**STATED PROBLEM**: Gather every line of the items below that contains the word "bare", treating uppercase and lowercase letters as distinct.

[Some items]
______________________________
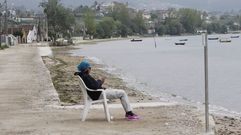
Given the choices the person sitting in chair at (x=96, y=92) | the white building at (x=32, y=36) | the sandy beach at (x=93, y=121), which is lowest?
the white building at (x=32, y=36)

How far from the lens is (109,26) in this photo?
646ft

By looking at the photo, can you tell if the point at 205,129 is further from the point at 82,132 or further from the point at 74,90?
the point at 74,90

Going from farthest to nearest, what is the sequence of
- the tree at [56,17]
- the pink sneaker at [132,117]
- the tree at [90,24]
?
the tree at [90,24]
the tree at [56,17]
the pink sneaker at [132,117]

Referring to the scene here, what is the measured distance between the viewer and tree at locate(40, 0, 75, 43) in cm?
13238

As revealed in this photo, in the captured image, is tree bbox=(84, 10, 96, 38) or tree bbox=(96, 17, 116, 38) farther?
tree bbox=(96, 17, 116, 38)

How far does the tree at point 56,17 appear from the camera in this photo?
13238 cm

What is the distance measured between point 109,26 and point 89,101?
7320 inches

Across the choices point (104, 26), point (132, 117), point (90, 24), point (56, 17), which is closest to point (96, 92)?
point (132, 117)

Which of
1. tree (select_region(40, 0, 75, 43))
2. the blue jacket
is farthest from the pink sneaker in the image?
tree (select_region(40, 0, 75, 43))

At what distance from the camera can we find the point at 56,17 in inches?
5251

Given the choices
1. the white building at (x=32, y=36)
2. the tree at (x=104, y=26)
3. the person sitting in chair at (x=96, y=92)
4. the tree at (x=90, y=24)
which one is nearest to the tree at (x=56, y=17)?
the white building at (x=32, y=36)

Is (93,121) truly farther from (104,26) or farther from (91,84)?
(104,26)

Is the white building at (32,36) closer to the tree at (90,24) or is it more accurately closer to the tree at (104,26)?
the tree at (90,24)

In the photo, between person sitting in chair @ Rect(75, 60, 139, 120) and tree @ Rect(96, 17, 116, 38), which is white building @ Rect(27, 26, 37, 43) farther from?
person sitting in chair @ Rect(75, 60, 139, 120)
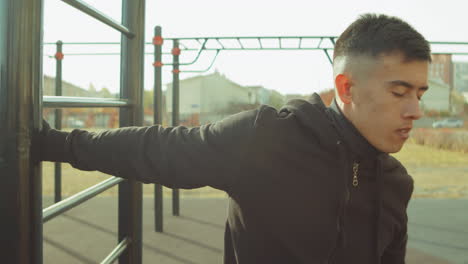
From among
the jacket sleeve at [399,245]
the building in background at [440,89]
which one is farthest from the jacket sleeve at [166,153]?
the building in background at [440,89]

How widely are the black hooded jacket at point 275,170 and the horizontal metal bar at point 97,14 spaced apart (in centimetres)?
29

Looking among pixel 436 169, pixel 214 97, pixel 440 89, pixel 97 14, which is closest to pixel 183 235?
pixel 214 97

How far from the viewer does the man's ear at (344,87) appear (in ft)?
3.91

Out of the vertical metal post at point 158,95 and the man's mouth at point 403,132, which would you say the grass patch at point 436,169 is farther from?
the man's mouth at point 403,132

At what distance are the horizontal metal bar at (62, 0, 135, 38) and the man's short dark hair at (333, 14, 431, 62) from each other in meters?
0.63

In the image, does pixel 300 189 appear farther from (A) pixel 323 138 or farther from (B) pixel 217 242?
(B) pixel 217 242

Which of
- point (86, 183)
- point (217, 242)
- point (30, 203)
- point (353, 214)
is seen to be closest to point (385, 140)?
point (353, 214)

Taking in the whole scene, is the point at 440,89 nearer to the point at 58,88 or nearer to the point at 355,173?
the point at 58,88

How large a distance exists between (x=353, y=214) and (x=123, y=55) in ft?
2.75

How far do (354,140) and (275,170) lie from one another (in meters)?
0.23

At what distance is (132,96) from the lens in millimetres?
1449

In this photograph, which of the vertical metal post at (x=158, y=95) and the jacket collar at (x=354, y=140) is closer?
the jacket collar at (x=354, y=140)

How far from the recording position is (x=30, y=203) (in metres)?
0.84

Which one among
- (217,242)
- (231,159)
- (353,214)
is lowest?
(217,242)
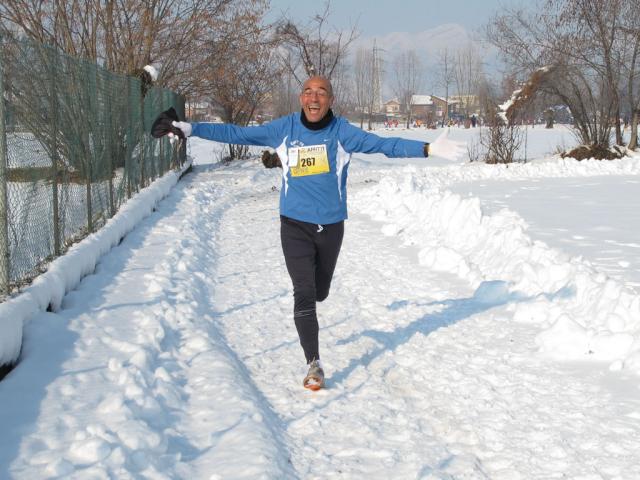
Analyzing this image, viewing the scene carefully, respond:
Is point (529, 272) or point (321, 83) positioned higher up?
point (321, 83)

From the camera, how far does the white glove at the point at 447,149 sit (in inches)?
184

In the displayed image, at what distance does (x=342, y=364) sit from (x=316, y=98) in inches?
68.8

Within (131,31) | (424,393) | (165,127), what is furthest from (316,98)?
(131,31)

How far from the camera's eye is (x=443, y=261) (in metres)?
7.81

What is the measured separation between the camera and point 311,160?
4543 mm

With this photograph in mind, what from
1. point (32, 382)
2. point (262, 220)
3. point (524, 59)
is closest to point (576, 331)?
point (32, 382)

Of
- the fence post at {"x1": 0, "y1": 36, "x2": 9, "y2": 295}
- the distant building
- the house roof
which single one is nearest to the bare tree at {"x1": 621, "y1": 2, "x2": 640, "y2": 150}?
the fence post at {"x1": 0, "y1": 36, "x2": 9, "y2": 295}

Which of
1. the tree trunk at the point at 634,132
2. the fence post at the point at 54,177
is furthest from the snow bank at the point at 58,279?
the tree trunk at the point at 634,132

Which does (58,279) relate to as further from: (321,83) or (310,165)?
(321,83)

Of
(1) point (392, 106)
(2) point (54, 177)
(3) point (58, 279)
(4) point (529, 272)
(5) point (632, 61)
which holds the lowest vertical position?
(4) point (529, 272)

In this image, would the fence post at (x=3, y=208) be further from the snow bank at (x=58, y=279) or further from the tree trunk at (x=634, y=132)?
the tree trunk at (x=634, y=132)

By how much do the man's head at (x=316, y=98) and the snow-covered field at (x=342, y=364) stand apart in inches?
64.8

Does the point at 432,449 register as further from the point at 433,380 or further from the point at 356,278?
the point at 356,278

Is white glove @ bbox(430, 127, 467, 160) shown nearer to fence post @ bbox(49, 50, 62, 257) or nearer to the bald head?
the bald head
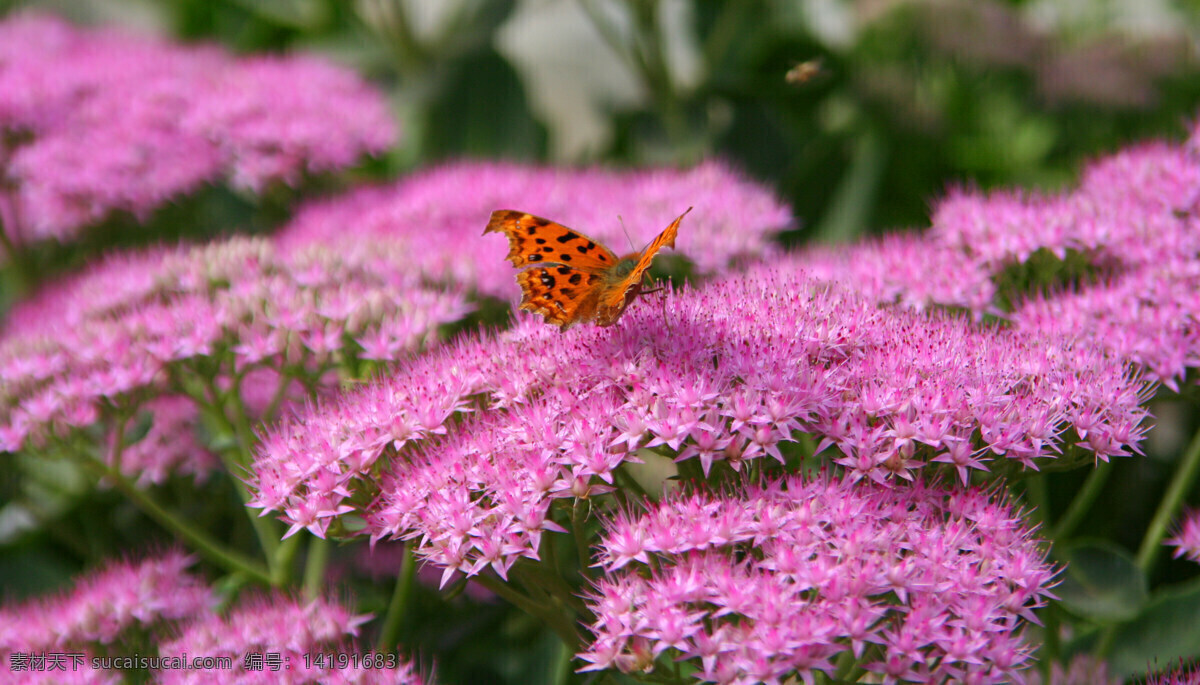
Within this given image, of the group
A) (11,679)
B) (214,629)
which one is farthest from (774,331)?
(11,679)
______________________________
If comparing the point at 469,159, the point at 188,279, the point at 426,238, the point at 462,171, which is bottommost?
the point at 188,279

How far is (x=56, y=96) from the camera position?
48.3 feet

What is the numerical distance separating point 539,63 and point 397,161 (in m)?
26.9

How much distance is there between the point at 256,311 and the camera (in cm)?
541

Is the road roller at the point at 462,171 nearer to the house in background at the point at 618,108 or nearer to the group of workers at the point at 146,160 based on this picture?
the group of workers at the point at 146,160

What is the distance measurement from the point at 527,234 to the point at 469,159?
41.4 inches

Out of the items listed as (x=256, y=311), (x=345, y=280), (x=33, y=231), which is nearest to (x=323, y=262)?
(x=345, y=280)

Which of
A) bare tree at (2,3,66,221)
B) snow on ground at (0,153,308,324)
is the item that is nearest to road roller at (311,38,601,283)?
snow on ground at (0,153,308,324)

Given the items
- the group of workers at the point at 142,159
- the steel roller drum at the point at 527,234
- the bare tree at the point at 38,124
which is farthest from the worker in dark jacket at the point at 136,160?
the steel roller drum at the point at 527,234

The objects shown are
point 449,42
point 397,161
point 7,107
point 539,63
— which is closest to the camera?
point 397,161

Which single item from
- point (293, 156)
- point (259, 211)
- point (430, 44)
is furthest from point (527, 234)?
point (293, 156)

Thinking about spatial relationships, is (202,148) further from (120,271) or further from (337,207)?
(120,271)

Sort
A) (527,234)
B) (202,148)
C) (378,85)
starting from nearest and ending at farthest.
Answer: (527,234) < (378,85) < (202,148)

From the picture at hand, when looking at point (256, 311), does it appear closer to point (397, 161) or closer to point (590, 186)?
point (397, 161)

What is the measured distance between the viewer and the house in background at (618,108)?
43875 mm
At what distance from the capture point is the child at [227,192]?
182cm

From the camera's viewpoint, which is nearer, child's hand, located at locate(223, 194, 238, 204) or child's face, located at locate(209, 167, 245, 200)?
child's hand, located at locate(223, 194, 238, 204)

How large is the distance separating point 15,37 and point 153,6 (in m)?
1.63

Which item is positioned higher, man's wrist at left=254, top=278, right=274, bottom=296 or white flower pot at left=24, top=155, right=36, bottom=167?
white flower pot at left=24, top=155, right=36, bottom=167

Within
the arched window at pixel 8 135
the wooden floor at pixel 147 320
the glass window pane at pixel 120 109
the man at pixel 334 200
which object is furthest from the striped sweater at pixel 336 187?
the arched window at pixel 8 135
______________________________
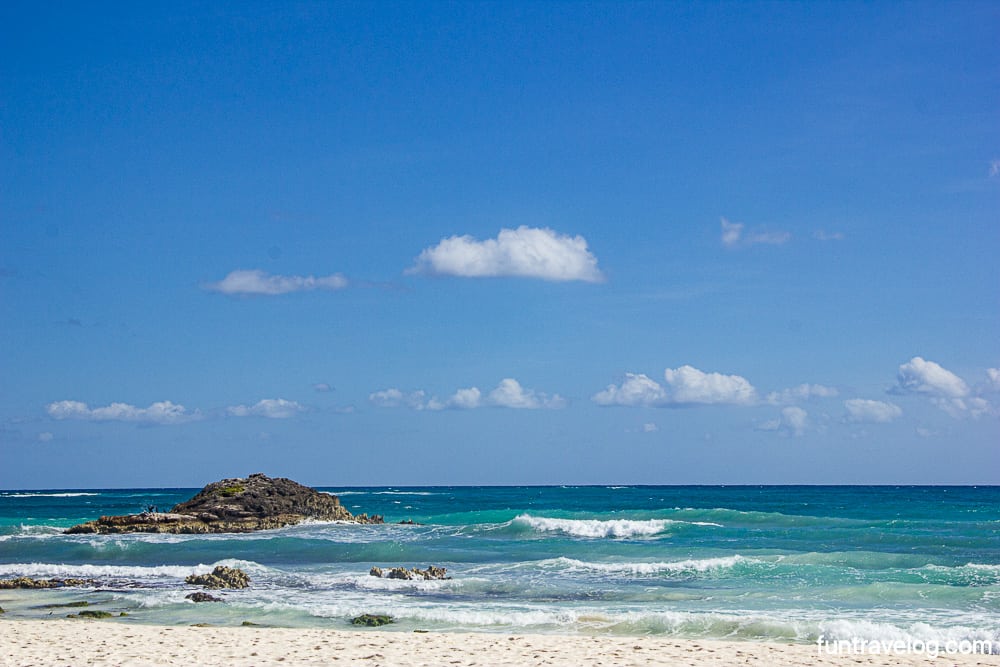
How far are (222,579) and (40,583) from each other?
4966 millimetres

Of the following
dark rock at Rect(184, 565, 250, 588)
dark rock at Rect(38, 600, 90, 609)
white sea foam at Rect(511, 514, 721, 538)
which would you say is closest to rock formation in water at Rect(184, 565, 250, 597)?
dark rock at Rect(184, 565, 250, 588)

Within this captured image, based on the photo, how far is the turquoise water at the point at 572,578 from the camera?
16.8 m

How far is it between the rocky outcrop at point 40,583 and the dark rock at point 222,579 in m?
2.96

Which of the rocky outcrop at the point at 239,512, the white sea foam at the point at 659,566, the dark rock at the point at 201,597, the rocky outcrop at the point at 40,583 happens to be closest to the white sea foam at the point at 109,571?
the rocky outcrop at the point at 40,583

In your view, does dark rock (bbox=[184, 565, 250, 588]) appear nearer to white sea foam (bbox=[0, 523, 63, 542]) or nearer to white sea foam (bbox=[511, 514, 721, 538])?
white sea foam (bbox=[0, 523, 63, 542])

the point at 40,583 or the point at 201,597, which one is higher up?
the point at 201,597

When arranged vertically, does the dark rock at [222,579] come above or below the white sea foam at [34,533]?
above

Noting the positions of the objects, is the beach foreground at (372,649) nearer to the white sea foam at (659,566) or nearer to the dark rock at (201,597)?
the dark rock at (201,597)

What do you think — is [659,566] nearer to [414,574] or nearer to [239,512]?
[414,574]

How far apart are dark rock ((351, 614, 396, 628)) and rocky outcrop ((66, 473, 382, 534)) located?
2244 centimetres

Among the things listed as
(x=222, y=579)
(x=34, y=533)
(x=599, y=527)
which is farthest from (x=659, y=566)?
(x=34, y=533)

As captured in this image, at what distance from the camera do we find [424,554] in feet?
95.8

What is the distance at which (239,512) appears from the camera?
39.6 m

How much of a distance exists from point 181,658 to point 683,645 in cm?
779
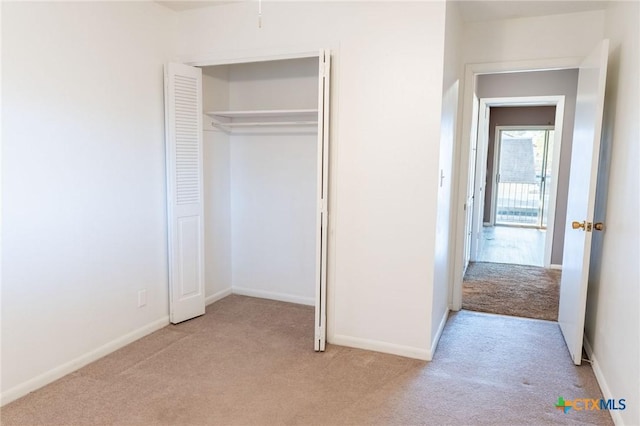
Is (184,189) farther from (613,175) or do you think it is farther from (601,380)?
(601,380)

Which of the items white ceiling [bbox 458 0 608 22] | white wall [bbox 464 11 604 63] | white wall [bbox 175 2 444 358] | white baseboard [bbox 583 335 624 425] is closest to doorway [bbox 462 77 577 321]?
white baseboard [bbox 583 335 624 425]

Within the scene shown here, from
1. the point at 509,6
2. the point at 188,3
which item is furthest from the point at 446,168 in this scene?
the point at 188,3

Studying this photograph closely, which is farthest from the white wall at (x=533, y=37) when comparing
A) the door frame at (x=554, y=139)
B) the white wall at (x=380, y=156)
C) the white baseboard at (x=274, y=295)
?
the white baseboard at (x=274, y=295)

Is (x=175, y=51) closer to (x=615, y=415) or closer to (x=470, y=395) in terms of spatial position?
______________________________
**CORRECT RESULT**:
which single one is nearest to the bare tree at {"x1": 621, "y1": 2, "x2": 640, "y2": 150}?
A) bare tree at (2,3,66,221)
- the bare tree at the point at 38,124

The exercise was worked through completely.